Fig 2. Expression and purification profiles of ClC-rm1 in pET30a.

Fig 2

(a) ClC-rm1 was expressed using E. coli strain BL21(DE3) in either LB or TB media. Cells were harvested and the membranes isolated. Membranes were then solubilized using either DDM or DM. Western blot shows ClC-rm1 expressed in LB and TB, and solubilized membranes using DDM or DM. Lanes 1 and 2: fractions of DDM-solubilized membranes with cells grown in LB (1) and TB (2). Lane 3: molecular mass marker. Lanes 4 and 5: fractions of DM solubilized membranes with cells grown in LB (4) and TB (5). (b) ClC-rm1 was purified in DDM using Ni2+ resin. Lane 1: molecular mass markers.

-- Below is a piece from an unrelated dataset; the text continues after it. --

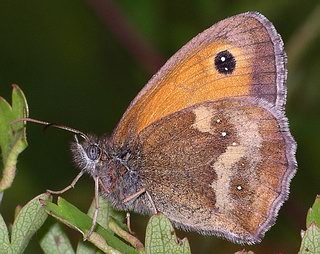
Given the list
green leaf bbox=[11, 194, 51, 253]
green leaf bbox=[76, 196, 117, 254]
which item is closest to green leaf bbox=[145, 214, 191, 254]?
green leaf bbox=[76, 196, 117, 254]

Lane 2: ClC-rm1 monomer band at ~50 kDa and three other minor bands (labeled as 1, 2 & 3). (c) Superose 6 SEC elution profile of ClC-rm1 in DDM. Peak 1 corresponds to the void volume. Peak 2 corresponds to ClC-rm1. (d) Silver stained SDS-PAGE gel of ClC-rm1 after SEC. Lane 1: molecular mass marker. The rest of the lanes correspond to the Superose 6 SEC fractions. ClC-rm1 monomer band is at ~50 kDa with only one additional band (labeled as 1).